COVID-19 vaccine update: The expert group of the committee, headed by Dr. VK Paul, is also in contact with domestic as well as multinational vaccine makers to understand how soon a COVID-19 vaccine will be ready.
Coronavirus vaccine update: The government has started making a priority list of those who will get the first vaccine shots once it becomes available.

The Centre has begun working on an "approach paper" for which a nationwide sero-prevalence study will be conducted, a source told Business Standard.

The report added that some experts on the panel had felt the need to use seroprevalence data to exempt people from giving a vaccine shot who had developed antibodies.

E. Sreekumar, chief scientific officer at the Rajiv Gandhi Centre for Biotechnology, told the publication that when the COVID-19 vaccine will be ready, there's a possibility that the Centre may conduct a seroprevalence study to understand the prevalence of infection among the country's population. Sreekumar added that the seroprevalence data may help to weed out people from having COVID-19 vaccine shots who have already developed antibodies against the virus.

The expert group of the committee, headed by Dr. VK Paul, is also in contact with domestic as well as multinational vaccine makers to understand how soon a COVID-19 vaccine will be ready.

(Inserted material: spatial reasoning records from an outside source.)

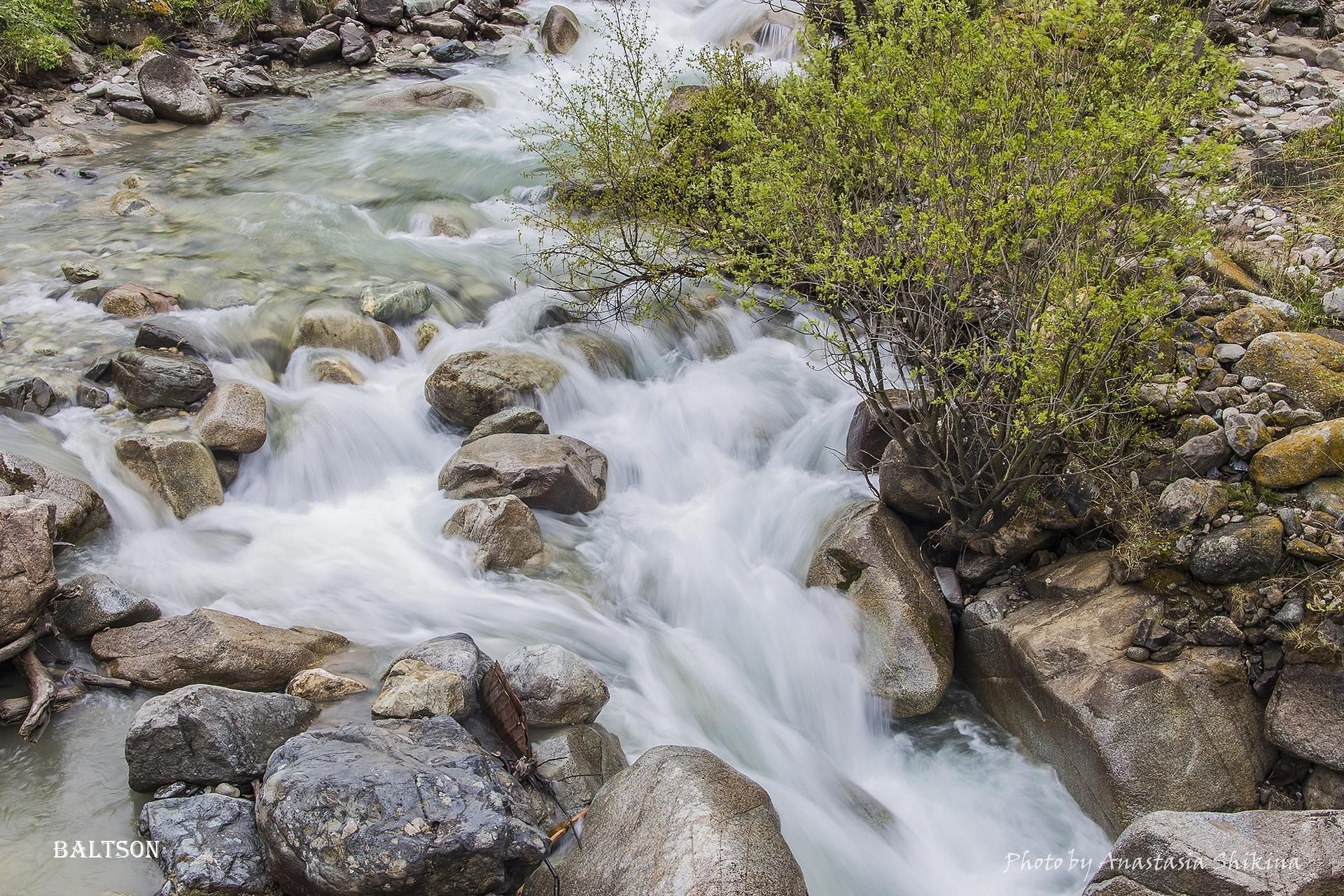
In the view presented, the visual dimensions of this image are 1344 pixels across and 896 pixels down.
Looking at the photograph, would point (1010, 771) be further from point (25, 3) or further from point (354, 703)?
point (25, 3)

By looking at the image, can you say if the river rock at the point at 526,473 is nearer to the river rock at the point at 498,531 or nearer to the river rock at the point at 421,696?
the river rock at the point at 498,531

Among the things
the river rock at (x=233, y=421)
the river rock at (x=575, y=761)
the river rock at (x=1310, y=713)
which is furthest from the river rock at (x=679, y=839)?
the river rock at (x=233, y=421)

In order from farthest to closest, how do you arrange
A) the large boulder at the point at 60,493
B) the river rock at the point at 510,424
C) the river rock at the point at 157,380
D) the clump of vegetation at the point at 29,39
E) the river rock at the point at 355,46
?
the river rock at the point at 355,46 < the clump of vegetation at the point at 29,39 < the river rock at the point at 510,424 < the river rock at the point at 157,380 < the large boulder at the point at 60,493

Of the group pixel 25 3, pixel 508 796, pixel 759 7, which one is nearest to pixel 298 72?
pixel 25 3

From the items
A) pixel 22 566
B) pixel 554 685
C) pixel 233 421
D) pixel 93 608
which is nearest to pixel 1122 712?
pixel 554 685

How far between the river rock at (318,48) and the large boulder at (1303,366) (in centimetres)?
1819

Indigenous vaccine makers including the Serum Institute of India (SII), Cadila Healthcare, Bharat Biotech, Panacea Biotec, Biological E, and Indian Immunologicals are in several stages of coronavirus vaccine development. Among them -- SII, Bharat Biotech, and Cadila Healthcare's vaccine candidates have reached the Phase 3and Phase 2 human clinical trial stages.

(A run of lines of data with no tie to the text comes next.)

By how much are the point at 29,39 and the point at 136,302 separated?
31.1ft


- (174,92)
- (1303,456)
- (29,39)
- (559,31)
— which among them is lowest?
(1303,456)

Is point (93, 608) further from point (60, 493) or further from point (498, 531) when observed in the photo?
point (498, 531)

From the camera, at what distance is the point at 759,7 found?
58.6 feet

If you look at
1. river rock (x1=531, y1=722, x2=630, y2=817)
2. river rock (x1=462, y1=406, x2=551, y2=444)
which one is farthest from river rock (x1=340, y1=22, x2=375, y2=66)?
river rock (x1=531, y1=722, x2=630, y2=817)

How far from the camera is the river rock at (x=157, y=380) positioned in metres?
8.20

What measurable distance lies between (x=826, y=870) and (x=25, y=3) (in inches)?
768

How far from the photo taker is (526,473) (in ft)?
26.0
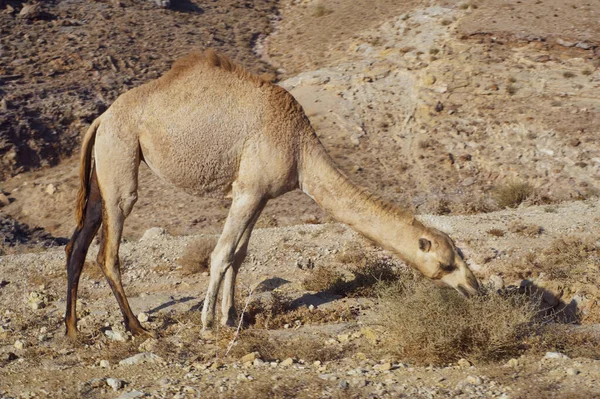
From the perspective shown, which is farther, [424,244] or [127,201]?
[127,201]

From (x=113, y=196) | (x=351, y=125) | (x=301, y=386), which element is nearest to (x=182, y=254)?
(x=113, y=196)

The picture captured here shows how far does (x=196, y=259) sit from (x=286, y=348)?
422 centimetres

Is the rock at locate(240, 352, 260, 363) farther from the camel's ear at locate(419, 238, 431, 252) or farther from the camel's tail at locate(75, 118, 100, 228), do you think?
the camel's tail at locate(75, 118, 100, 228)

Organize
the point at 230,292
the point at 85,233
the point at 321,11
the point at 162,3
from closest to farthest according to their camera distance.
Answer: the point at 230,292
the point at 85,233
the point at 162,3
the point at 321,11

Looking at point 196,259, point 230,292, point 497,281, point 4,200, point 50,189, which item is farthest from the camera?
point 50,189

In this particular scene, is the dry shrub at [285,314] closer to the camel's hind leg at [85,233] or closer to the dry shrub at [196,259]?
the camel's hind leg at [85,233]

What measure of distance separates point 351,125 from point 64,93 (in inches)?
372

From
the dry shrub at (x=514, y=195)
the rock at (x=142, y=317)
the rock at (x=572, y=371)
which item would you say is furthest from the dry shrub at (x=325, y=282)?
the dry shrub at (x=514, y=195)

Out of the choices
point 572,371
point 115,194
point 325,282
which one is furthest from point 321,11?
point 572,371

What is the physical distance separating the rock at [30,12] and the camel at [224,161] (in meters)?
21.2

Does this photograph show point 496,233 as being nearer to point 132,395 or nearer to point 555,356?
point 555,356

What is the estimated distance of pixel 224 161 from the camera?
800cm

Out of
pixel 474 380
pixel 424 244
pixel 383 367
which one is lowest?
pixel 383 367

SII has partnered with British drug major AstraZeneca, which is working with the University of Oxford and with Novavax for their COVID-19 vaccine candidates.

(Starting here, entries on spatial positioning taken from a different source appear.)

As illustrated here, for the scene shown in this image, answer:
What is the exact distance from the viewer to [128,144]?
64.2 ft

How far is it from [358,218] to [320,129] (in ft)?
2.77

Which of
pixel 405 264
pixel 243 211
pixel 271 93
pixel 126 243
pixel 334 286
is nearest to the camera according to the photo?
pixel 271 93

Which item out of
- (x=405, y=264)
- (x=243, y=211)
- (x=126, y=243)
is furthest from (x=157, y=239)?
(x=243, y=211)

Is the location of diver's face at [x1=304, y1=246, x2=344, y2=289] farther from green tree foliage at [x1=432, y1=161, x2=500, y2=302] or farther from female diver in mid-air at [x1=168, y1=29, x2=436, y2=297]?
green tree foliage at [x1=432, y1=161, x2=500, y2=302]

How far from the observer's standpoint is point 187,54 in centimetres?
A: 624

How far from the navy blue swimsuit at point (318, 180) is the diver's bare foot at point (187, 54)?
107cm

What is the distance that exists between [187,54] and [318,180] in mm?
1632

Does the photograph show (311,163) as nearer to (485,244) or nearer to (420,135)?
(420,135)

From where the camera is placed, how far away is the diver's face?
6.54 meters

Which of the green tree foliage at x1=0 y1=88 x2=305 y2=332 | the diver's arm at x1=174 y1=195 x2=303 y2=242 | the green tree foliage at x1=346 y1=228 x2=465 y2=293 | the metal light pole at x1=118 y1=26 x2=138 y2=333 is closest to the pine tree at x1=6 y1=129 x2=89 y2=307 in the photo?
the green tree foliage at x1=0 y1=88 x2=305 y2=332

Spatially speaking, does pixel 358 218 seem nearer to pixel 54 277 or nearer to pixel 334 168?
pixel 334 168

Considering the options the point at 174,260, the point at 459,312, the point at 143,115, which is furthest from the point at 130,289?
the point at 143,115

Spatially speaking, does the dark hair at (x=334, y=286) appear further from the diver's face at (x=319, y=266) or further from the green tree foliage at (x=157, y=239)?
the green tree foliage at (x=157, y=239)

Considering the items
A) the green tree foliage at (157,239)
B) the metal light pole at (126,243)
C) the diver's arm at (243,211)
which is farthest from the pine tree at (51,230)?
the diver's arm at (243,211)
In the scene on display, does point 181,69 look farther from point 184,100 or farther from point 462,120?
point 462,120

The multinational vaccine makers which have been contacted by the expert group are Sanofi Pasteur and Pfizer. Sanofi Pasteur is working on a recombinant DNA technology-based vaccine while Pfizer is working with German partner BioNTech.

The committee is in talks with a "fill-and-finish" company that will package the vaccine.

Meanwhile, as per a report by Bernstein Research, a top Wall Street research and brokerage firm, "India is on course to have an 'approved' vaccine within the first quarter of the calendar year 2021".As per the report, there are four candidates that are close to approval by the end of CY2020 or early 2020, globally. And, India has access to two of those-- AstraZeneca/ Oxford's viral vector vaccine, and Novavax's protein subunit vaccine.

The report says the Serum Institute could supply 600 million doses next year and one billion doses in 2022. The report estimates that vaccine volumes will be split between 55:45 between the government and the private markets.

In early August, SII entered into a partnership with Gavi, the Vaccine Alliance, and the Bill and Melinda Gates Foundation to accelerate the manufacturing and delivery process of 100 million doses of coronavirus vaccine for India and low-and-middle-income countries.

According to Bernstein, the overall vaccine market in India is estimated at $6 billion in FY22.